Quoted passage:
▶

Western Canada Housing Bubble an Exaggeration
The other day we published an article from the Ottawa Business Journal which implied that there is a housing bubble in Edmonton and especially Calgary and Vancouver, based on a report from TD Canada. Well we found a new article with some more information on that report that refutes the idea that Edmonton's bubble is about to burst. Funny how the media loves to blow things out of proportion. Of course, we didn't agree with the bubble theory and now I feel a certain sense of vindication. The best little bit of info from the article, to put everything into perspective is this:
"Payments on an average Edmonton home, with a 75-per-cent mortgage over a 25-year term, still consume only 18 per cent of a median family income -- compared to 24 per cent in Calgary and 50 per cent in Vancouver." This is a great article, worth a read with opinions expressed from a number of industry experts. Here is the complete article:
Bank report sees Edmonton as affordable despite demand
Ron Chalmers, The Edmonton Journal
Published: Friday, September 01, 2006
EDMONTON - Edmonton home prices will keep rising, but gradually, and are unlikely to fall says a major TD Economics report.
"There are concrete signs that the U. S. housing market is falling back to earth," Craig Alexander, TD's deputy chief economist wrote in the report, released Thursday. "This has led to concerns that Canada might have a similar experience."
But Canadian prices "have generally lacked the degree of speculation" seen in the U. S., he wrote.
Calgary and Vancouver do present "the possibility of a pullback in prices at some point in the future," Alexander cautioned. Edmonton is also experiencing explosive price growth, he wrote, "but affordability remains high."
Alexander said he expects Alberta's high immigration and low unemployment to sustain the demand for housing. More new homes and resale listings will dampen future price shocks but will not cause prices to fall, he predicted.
Alexander traced the recent spike in Edmonton resale home prices -- up 31 per cent this July from last July -- to inventory shortages.
"The best thing that could happen is the market moving into better balance, and this is starting to happen," he said, citing "a frenzy of housing starts."
Alexander expects prices now to rise slowly toward "a soft landing" of the boom -- with no bust.
Although Edmonton prices have risen faster than rents and incomes, they still score well on the "affordability index," he noted.
Payments on an average Edmonton home, with a 75-per-cent mortgage over a 25-year term, still consume only 18 per cent of a median family income -- compared to 24 per cent in Calgary and 50 per cent in Vancouver.
Alexander suggested that anyone considering a home purchase should balance the low risk of prices falling against the opposite risk that prices will continue to rise -- while a potential buyer remains out of the market.
"It's a question of affordability, and Edmonton is still extremely affordable for people of average incomes," he said -- although rising prices have shut out lower-income earners.
Vinay Bhardwaj, a market analyst with Canada Mortgage and Housing Corporation, agreed that "prices will continue to go up, but not at the pace we have seen over the past few months."
The Alberta economy will sustain strong demand, he said, while rising supply will restrain price increases.
Madeline Sarafinchan, president of the Edmonton Real Estate Board, said increases already are moderating. While average Edmonton prices rose 31 per cent in the past 12 months, they rose only 1.5 per cent in the past one month, she said.
"It is a little slower, and I think that will continue."
Bhardwaj and Sarafinchan both noted that higher costs are shifting the market mix, with more first-time buyers looking at condominiums rather than single-detached houses.
Affordability has been further enhanced by financial institutions now offering 30 and 35-year mortgages.
Such long-term commitments are prudent, given Alberta's long-term economic outlook, said ATB spokesman Brian Countryman.
"We see nothing on the horizon to suggest that our economy is in jeopardy," he said.
Edmonton house prices are unlikely to fall because planned energy developments will attract workers, and "people coming to Alberta will need homes," Countryman said.

◀

Required action: Reproduce the Edmonton housing article without changes, beginning at "Alexander suggested that" and stopping after "restrain price increases.".

Data for analysis:
▶

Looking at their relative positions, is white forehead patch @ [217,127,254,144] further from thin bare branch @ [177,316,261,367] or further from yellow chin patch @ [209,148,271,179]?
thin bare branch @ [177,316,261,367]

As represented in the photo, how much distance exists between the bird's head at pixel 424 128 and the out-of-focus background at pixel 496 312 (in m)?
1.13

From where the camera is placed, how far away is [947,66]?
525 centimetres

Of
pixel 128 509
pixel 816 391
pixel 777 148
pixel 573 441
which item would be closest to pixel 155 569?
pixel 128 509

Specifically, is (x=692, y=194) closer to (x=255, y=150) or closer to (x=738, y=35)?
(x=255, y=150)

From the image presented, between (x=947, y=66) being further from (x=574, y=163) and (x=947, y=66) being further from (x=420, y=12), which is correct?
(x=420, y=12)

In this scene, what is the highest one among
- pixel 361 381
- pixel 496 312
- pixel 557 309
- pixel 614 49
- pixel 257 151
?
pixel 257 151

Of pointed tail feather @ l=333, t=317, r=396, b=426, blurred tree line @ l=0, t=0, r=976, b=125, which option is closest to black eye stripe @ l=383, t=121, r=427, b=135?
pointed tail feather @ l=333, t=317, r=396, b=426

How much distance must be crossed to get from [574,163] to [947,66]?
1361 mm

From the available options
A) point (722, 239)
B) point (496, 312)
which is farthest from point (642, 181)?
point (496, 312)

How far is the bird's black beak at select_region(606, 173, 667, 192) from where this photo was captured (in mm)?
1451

◀
▶

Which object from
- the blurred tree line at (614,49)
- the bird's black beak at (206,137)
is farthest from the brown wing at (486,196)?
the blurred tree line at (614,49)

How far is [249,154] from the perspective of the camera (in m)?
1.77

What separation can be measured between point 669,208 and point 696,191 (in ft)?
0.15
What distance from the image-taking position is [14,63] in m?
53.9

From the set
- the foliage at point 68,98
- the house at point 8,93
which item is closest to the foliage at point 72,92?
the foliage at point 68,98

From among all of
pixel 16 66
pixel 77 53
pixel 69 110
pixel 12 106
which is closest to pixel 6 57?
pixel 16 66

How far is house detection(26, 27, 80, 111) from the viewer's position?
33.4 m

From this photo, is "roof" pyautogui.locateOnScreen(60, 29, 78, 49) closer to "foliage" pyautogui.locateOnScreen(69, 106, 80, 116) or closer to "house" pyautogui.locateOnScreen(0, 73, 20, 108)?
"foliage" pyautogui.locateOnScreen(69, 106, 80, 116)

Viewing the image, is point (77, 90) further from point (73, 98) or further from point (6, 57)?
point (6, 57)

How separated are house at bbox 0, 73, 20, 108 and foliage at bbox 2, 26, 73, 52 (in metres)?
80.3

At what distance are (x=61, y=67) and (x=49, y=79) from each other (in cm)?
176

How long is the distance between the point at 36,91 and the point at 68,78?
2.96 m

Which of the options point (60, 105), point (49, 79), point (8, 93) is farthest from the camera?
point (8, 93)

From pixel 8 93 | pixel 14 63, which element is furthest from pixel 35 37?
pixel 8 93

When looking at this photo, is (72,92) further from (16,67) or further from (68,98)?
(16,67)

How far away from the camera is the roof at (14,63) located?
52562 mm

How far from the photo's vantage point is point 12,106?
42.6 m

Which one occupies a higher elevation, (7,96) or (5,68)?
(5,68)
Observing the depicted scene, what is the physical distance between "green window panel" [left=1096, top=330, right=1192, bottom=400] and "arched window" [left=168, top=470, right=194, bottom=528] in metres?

◀
▶

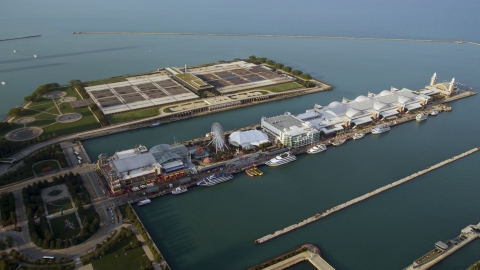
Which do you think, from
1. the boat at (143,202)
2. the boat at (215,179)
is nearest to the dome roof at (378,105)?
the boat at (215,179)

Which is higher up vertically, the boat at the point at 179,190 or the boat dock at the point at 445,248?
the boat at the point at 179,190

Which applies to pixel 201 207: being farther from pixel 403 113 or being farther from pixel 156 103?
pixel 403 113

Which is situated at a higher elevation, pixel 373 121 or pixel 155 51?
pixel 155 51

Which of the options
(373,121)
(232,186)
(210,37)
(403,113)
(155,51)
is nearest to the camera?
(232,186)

◀

Written answer:
Alexander suggested that anyone considering a home purchase should balance the low risk of prices falling against the opposite risk that prices will continue to rise -- while a potential buyer remains out of the market.
"It's a question of affordability, and Edmonton is still extremely affordable for people of average incomes," he said -- although rising prices have shut out lower-income earners.
Vinay Bhardwaj, a market analyst with Canada Mortgage and Housing Corporation, agreed that "prices will continue to go up, but not at the pace we have seen over the past few months."
The Alberta economy will sustain strong demand, he said, while rising supply will restrain price increases.